Un martes cualquiera

Quique Setién, el incomprendido

04/02/2020

Ahora es en el Barcelona, pero antes fue en el Betis y, primero, en nuestra UD. Quique Setién es un entrenador incomprendido, estoy seguro de ello. Porque solo desde la incomprensión se puede explicar que un equipo habituado al fútbol de plata y bronce en las últimas décadas no anteponga la continuidad del técnico que le ha elevado a los altares y lo deje marchar casi con alivio. Tampoco que una de las aficiones más carismáticas de nuestro fútbol no soporte a la persona que devolvió a su club a los primeros puestos de la élite nacional y que logró que la melodía continental resonase en el Benito Villamarín.
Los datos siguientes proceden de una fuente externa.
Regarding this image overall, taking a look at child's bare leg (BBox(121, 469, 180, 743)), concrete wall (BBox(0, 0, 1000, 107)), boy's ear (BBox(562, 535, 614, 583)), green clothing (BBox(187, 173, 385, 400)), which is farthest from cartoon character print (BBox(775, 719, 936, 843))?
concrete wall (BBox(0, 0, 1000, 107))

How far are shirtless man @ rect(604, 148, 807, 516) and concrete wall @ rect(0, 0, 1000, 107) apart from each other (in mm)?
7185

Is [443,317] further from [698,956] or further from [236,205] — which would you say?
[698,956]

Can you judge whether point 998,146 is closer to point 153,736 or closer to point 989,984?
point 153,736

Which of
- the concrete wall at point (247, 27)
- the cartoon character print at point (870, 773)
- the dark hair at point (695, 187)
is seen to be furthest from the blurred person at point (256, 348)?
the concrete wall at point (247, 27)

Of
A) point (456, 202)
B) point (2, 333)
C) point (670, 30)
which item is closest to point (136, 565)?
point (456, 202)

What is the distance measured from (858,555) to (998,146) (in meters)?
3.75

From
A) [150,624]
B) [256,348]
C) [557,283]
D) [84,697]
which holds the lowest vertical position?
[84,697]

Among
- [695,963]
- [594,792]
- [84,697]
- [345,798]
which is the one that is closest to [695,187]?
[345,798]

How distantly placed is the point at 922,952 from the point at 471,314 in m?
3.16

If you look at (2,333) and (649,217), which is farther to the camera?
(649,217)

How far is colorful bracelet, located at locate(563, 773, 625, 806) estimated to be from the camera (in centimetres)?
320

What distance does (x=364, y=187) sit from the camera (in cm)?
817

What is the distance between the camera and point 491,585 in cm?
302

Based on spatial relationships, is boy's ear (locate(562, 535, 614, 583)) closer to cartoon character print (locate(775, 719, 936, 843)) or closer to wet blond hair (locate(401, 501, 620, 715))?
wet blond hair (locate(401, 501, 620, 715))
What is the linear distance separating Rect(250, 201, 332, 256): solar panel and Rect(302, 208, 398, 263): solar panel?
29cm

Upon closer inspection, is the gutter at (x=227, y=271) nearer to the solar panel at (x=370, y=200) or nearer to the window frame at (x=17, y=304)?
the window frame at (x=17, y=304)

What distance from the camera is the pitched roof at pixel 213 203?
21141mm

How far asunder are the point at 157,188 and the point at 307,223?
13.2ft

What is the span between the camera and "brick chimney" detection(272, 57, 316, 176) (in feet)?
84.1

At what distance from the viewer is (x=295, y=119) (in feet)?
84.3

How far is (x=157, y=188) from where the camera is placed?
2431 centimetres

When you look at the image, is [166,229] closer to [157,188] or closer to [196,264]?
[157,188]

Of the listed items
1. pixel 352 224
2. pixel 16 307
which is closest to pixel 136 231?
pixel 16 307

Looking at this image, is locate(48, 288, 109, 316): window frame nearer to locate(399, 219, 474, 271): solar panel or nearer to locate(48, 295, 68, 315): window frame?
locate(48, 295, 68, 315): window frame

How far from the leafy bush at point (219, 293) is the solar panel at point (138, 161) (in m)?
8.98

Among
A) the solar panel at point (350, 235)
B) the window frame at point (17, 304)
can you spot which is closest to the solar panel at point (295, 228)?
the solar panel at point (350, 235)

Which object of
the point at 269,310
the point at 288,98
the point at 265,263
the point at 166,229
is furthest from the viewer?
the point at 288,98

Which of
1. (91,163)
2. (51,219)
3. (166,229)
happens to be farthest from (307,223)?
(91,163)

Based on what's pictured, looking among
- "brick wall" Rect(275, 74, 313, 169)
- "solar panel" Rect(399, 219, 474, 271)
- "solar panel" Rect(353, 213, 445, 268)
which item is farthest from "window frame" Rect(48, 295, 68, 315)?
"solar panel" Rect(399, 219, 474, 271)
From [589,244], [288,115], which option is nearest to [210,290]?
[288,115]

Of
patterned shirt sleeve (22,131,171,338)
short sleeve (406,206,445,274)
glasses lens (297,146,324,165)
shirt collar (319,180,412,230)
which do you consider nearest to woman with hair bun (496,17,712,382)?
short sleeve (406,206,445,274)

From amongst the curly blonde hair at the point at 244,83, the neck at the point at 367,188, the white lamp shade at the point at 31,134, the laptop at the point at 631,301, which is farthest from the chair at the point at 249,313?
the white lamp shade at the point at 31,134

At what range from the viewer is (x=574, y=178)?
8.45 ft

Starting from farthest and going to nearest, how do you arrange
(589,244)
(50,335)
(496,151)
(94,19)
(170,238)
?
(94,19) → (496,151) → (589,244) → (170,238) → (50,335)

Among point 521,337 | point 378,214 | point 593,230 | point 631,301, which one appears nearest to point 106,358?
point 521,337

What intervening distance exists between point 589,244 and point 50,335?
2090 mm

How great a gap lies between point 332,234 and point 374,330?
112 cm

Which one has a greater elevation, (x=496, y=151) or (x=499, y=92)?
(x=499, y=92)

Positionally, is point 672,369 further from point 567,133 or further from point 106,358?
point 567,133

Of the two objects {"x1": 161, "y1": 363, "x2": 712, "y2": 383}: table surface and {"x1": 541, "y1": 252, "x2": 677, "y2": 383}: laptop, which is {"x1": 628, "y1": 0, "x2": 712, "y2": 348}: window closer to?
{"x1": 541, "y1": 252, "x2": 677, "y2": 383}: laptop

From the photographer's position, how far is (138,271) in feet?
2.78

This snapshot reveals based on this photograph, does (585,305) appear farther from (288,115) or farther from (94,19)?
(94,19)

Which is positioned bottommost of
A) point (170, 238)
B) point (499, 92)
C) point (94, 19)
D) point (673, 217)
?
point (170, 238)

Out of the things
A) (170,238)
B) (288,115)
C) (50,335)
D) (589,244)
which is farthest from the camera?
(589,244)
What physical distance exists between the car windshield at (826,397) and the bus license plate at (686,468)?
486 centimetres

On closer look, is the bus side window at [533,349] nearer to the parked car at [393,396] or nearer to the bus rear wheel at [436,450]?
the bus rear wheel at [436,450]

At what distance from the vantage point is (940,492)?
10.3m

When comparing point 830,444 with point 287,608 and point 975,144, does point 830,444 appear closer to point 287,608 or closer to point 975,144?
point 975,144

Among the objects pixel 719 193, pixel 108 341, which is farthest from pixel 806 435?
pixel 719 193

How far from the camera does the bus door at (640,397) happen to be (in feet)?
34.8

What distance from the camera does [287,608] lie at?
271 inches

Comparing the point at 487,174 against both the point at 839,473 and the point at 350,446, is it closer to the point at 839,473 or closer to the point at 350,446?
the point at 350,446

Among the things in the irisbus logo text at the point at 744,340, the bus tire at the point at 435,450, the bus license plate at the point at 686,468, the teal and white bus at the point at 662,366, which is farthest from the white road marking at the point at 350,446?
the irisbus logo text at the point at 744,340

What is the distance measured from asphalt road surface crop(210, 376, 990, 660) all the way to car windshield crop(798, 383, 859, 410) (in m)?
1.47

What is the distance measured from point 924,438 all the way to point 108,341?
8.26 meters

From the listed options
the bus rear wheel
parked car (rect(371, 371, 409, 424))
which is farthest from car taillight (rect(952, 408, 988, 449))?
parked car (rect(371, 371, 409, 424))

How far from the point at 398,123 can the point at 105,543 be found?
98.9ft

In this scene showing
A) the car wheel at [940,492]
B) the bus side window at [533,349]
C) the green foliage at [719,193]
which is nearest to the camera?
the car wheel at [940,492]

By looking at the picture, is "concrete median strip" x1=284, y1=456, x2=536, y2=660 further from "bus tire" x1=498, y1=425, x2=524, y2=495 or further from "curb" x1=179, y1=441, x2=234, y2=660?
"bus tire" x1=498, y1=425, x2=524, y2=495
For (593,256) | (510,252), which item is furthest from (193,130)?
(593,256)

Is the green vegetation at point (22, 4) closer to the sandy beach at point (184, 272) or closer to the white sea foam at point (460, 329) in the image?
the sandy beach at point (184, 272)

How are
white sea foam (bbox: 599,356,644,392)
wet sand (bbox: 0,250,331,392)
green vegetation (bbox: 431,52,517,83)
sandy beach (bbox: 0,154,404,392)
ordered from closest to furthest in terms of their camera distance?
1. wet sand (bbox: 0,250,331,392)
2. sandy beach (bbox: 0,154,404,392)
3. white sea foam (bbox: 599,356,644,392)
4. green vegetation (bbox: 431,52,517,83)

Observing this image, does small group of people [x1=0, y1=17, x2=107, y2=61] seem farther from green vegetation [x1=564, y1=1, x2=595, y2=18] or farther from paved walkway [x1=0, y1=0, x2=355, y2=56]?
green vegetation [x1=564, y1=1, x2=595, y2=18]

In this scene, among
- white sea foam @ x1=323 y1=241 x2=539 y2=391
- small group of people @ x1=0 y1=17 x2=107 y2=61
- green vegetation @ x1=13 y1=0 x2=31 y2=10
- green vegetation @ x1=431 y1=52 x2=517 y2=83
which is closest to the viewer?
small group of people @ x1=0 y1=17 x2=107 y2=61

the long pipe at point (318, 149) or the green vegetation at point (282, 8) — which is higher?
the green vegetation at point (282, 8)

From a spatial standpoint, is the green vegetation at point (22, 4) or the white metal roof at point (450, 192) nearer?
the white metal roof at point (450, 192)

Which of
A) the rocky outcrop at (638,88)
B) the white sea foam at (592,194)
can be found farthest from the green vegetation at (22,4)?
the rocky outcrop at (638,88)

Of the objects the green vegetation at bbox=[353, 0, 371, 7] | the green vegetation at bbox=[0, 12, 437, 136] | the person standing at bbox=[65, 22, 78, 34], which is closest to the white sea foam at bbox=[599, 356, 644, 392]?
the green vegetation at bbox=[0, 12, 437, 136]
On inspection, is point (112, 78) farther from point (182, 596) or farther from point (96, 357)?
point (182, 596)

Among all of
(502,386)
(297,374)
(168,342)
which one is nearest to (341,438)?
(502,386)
Y es imposible entender que después de mil bostezos, la pérdida de una filosofía sagrada y la caída sin frenos del equipo que tiene en sus filas al mejor futbolista de la historia, los medios no permitan ni tres semanas de trabajo para atizar sin piedad al cántabro.

«Hizo que UD y Betis jugaran como nunca y lograsen resultados inéditos en décadas, pero no bastó. Y en el Barça se le exige ser Guardiola en 15 días»

Seguramente la mayoría sepan de lo que hablo, pero para los que anden más despistados en estos tema de la pelota, me refiero a Las Palmas, Betis y Barça, por ese orden. Los dos primeros deambulaban sin identidad antes de la llegada de Setién, pero con él revivieron las mejores épocas. Revalorizó a sus canteras, sacó la mejor versión de los pesos pesados, les dotó de un estilo de juego propio, valiente y estético, que enamoró al aficionado neutral, dejó partidos para el recuerdo en escenarios de enjundia y, por si fuera poco, consiguió resultados.

Pero no fue suficiente. Amasó en ambas etapas demasiado protagonismo y con su fuerte personalidad chocó con quien no debía. Suficiente para salir por la puerta de atrás, aunque eso trajera consecuencias que se podían prever. Ahora el club de nuestra tierra deambula sin pena ni gloria por Segunda, mientras que los sevillanos han cambiado de objetivos, con la permanencia como meta al tiempo que hacen el ridículo en la Copa. Y del juego mejor no hablamos.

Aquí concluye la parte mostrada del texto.